The commemorative process is strikingly similar, no matter what the event or site: the overwhelming consensus that an event should be memorialized is followed by debate, sometimes acrimonious, from which the memorial design emerges. On the dedication day, sometimes only a few weeks later, the controversy is forgotten, the design extolled; most accept the monument narrative as “the way things were.” One might say that what is finally built is mostly a marker of the soul-searching process that brought it into being. Inevitably, the monument will fade into the fabric of the landscape and attain the peculiar invisibility of the familiar.
The New Memorial
The 9/11 memorial consists of two massive pools, each an acre in size, which are placed in the twin towers’ footprints. Water cascades down their sides and disappears into a still lower pool. The names of those who died are inscribed in bronze panels that surround the pools and stretch in either direction as far as one can see. The names are stencil-cut, allowing visitors to look through them to the water below, or to run their fingers over each name, one of the most ancient forms of homage. At night, light will shine up through the letters, transforming each name. Matthew Diaz and all of those who died that day will become exceedingly white and shining, like snow, provoking reflection on what is to come.

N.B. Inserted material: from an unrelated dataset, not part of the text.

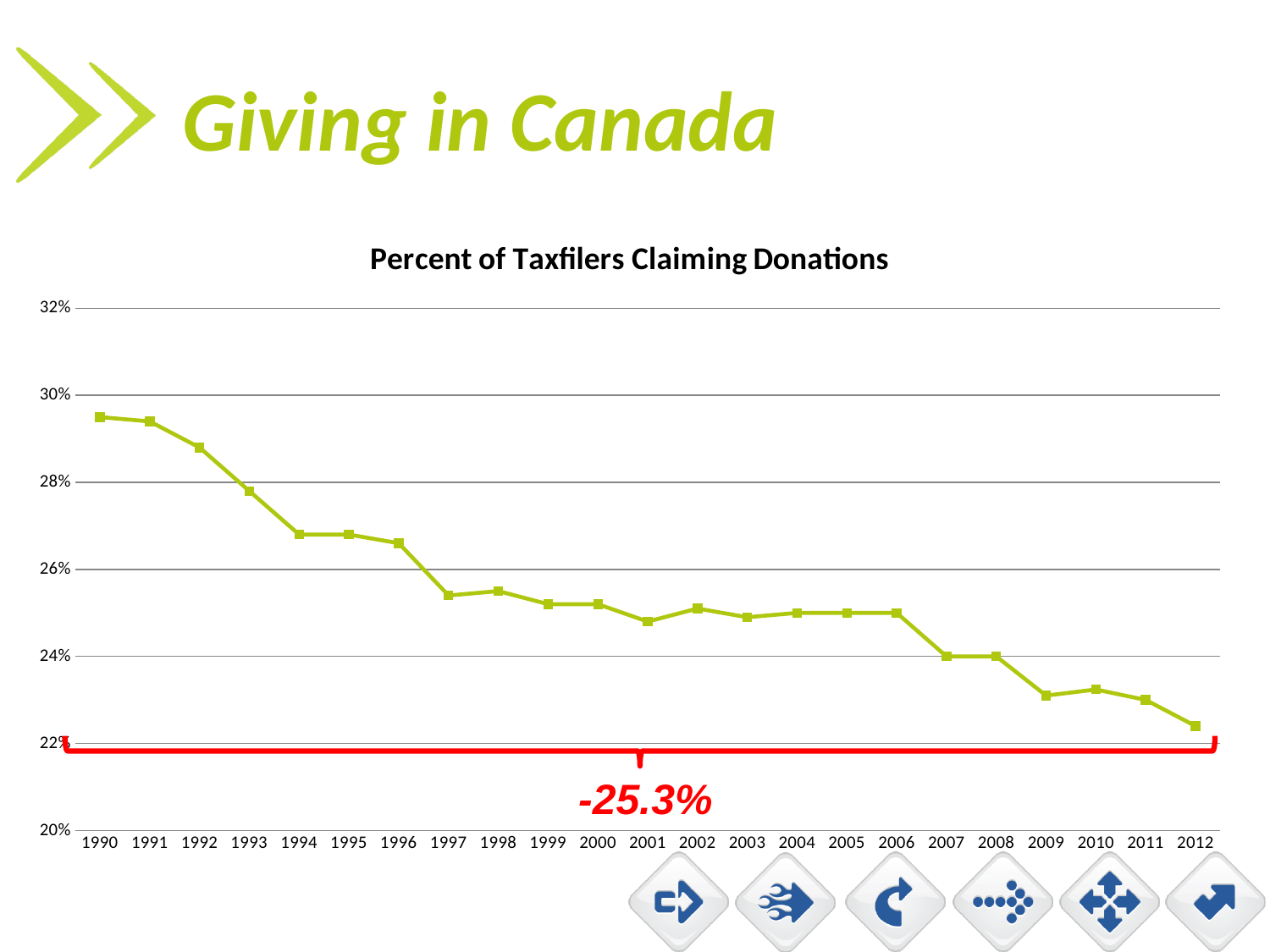
Is the value for 1990 greater or less than 28%? greater What is the title of the chart? Percent of Taxfilers Claiming Donations How many years are plotted along the x axis of the chart? 23 Is the value for 2012 greater or less than 24%? less Is the value for 1997 greater or less than 26%? less What overall percentage change is annotated in red below the chart? -25.3% Do the values in the chart generally rise or fall from 1990 to 2012? fall Which year has the highest percent of taxfilers claiming donations? 1990 Which year has the lowest percent of taxfilers claiming donations? 2012 What kind of chart is shown on the slide? line chart Which year has a higher value, 1992 or 1997? 1992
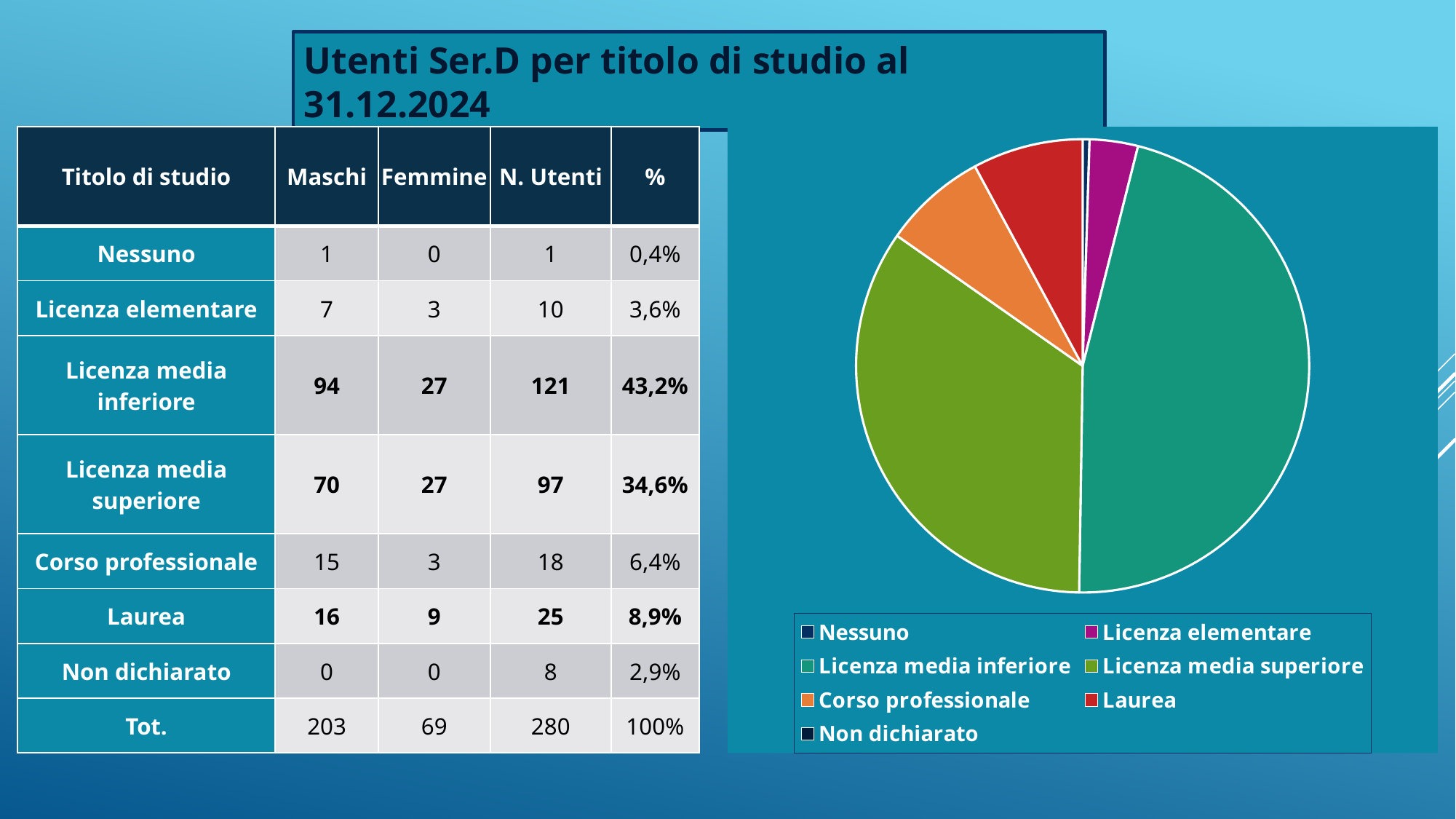
Is the slice for Licenza media inferiore larger or smaller than the slice for Licenza media superiore? larger What colour is the Laurea slice in the pie chart? red According to the table on the slide, what share of users does Licenza media superiore represent? 34,6% Which category has the smallest slice in the pie chart? Nessuno How many categories does the pie chart's legend list? 7 What is the title of the slide's chart section? Utenti Ser.D per titolo di studio al 31.12.2024 According to the table on the slide, what is the total number of users (Tot. N. Utenti)? 280 According to the table on the slide, what share of users does Licenza media inferiore represent? 43,2% Which category has the largest slice in the pie chart? Licenza media inferiore According to the table on the slide, how many users (N. Utenti) have a Laurea? 25 What kind of chart is shown on the slide? pie chart Is the slice for Laurea larger or smaller than the slice for Corso professionale? larger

While the horizontal name panels locate the victims and those who mourn them within the human collective, the vertical axis—the one stretched between the seemingly bottomless depths of the pools and heaven above—engages our individual, spiritual selves. By placing temporal concerns in a larger, timeless context, memorials remind us that our true nature is not of this world. But it is also not apart from the world.
As we approach the dedication of the permanent memorial in Lower Manhattan, a milestone event that will mark the closing of one chapter and the opening of a new one, it is important to remember those promises we made to ourselves in the autumnal days of 2001: to meet more great people every day, simply by deciding to see their greatness; to treat ourselves and others with kindness and compassion; to stop and consider the beauty of the world; to do those things that frighten us most, whether offering an apology or moving away from habits or habitual situations that keep us stuck; to give thanks, often. The new 9/11 memorial, a massive double baptismal font of sorts, beckons us to immerse ourselves and emerge into a new life.
New Yorkers and those who lost friends and family on that tragic day ten years ago can take comfort in knowing that our city's tragedy has not been forgotten around the world.
On the sixth anniversary of the tragedy at the World Trade Center, a memorial was dedicated in the city of Padua, Italy, to remember the victims of the World Trade Center tragedy. A twisted steel beam from the ruins of the World Trade Center, donated to the Veneto Region by the US State Department, forms the centerpiece of the memorial. The memorial is illuminated normally by white light, with colour and variation introduced in one-hour loops on a number of symbolic dates, naturally including September 11th. Other dates are the 25th and 31st of December, January 1st, April 25th (Italian Liberation Day) and July 4th.
The memorial is called "Memoria e luce" ("Memory and Light"), and was designed by Daniel Liebeskind, whose design was the winning entry in the competition for the design of the new tower now under construction in the plaza.
For security and other purposes, his design has since been changed, but he remains involved in the project.